Pierre Souvestre et Marcel Allain
Le Faiseur de Reines
FANTÔMAS 26
(1913 – Arthème Fayard)
BOUQUINS – ROBERT LAFFONT
Chapitre I
Au secours d’Hélène
Que s’était-il donc passé ?
Quelle était l’effarante explication de cette situation tragique entre toutes, qui faisait se dresser l’un devant l’autre, dans ce cuirassé hollandais qui transportait une dépouille mortelle, Fantômas et Juve ?
Que signifiaient les étranges paroles du bandit :
— Décidément, Fandor nous a vaincus…
Qu’était devenu enfin l’intrépide journaliste, le mari d’Hélène ?
Qu’était devenue Hélène même, puisque, à l’encontre de tout ce qui semblait certain, rigoureusement indispensable, son corps ne se trouvait pas dans la bière, son cadavre n’était pas dans le cercueil, que Juve venait d’ouvrir avec une frénésie insensée, sous les yeux de Fantômas.
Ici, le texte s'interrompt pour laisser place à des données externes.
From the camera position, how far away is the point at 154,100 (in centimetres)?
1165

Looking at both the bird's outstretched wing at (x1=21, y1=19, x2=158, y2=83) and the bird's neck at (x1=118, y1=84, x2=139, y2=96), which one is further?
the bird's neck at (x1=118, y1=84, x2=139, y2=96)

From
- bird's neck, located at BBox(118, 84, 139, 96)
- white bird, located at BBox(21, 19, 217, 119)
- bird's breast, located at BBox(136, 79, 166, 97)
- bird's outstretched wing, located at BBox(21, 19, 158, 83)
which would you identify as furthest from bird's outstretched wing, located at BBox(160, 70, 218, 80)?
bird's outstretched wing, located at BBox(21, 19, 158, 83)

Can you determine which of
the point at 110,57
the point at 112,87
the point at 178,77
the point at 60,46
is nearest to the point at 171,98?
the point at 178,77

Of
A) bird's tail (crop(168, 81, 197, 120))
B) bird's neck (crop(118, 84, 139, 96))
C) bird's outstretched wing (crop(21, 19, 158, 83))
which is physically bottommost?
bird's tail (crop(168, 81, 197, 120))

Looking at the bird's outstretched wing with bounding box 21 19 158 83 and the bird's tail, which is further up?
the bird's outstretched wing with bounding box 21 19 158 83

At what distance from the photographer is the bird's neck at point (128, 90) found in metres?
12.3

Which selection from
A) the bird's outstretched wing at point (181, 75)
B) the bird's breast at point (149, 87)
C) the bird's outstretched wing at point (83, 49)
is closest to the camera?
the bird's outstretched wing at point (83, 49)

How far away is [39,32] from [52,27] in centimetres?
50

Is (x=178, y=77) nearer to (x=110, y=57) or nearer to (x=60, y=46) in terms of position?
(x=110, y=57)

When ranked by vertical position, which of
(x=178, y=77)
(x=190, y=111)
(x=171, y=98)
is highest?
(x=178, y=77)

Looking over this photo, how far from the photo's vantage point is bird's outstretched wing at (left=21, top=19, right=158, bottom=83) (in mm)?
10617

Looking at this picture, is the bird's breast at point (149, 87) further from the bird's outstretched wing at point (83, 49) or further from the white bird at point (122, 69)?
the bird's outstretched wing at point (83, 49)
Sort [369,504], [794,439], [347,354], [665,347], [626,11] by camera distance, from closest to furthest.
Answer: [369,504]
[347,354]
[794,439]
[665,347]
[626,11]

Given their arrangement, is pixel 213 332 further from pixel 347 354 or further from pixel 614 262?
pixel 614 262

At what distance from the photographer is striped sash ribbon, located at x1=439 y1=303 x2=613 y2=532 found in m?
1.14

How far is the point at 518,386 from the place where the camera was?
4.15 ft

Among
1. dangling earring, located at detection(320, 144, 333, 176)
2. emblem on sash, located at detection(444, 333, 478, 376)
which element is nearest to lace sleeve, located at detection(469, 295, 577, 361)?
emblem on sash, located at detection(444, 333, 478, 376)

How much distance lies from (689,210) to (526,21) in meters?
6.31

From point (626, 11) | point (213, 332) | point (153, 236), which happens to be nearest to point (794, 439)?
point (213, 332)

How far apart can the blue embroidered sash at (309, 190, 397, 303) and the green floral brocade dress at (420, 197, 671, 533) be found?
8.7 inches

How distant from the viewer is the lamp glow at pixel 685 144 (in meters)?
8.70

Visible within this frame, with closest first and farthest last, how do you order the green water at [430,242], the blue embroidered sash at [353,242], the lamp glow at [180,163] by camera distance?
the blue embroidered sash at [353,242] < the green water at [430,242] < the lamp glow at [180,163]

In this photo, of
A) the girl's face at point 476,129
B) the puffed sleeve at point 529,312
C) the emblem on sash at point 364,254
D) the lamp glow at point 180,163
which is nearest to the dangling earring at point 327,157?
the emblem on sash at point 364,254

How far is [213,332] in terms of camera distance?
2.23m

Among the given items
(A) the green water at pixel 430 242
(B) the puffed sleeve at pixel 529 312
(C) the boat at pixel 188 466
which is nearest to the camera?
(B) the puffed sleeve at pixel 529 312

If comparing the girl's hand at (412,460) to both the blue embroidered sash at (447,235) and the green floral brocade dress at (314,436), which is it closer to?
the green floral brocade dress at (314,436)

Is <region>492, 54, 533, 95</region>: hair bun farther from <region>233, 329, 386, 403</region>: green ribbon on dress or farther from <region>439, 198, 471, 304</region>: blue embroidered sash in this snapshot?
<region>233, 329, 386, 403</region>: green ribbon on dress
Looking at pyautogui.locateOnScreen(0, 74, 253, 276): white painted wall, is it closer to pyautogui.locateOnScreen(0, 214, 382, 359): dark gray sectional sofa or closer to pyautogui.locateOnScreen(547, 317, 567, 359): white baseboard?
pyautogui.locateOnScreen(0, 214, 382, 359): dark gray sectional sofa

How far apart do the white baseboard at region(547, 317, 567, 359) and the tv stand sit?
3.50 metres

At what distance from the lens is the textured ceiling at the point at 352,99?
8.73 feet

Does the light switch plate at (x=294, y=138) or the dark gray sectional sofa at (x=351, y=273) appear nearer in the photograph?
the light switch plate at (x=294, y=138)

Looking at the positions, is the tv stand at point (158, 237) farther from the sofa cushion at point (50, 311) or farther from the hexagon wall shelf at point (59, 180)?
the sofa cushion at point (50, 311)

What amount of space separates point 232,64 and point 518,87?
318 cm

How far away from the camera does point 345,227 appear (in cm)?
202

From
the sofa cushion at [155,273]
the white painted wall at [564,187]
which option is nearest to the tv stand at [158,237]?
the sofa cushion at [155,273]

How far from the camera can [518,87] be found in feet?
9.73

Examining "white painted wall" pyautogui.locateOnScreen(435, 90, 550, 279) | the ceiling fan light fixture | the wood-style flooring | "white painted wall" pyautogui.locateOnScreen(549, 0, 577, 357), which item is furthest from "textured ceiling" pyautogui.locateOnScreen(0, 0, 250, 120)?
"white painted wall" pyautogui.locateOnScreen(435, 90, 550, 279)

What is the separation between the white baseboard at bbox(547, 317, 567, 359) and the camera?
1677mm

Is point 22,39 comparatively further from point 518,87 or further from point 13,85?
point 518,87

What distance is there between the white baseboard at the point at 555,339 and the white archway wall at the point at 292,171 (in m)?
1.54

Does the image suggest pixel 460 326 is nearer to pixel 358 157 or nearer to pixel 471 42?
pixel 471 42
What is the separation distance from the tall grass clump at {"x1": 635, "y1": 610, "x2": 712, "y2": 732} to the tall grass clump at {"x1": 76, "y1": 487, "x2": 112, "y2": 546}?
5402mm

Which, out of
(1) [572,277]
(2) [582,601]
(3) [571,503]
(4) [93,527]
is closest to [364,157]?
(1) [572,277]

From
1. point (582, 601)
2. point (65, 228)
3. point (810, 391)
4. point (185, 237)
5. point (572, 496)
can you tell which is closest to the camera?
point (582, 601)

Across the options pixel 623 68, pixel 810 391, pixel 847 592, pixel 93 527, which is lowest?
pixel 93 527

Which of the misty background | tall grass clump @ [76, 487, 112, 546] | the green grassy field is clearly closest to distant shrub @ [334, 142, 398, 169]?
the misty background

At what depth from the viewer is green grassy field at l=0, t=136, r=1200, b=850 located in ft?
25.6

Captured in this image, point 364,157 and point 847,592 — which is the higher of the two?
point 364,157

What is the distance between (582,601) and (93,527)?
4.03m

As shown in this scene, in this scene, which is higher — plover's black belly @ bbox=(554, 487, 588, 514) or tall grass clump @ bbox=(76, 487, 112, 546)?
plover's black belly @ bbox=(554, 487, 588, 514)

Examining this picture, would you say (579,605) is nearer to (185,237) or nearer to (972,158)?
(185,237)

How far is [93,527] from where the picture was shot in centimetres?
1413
C’était en vérité une étrange histoire, et, pour une fois encore, les événements avaient dépassé les plus fantastiques intrigues, les plus extraordinaires projets.
Fandor, à l’instant où le prêtre avait bégayé les dernières paroles qui l’unissaient devant Dieu à Hélène, tout comme la loi l’avait légalement fait le mari de la jeune femme, Fandor, tremblant, épouvanté, affolé par la pensée du trépas proche qui menaçait Hélène, levait les yeux et considérait la figure de ceux qui se trouvaient assister à ses tragiques épousailles.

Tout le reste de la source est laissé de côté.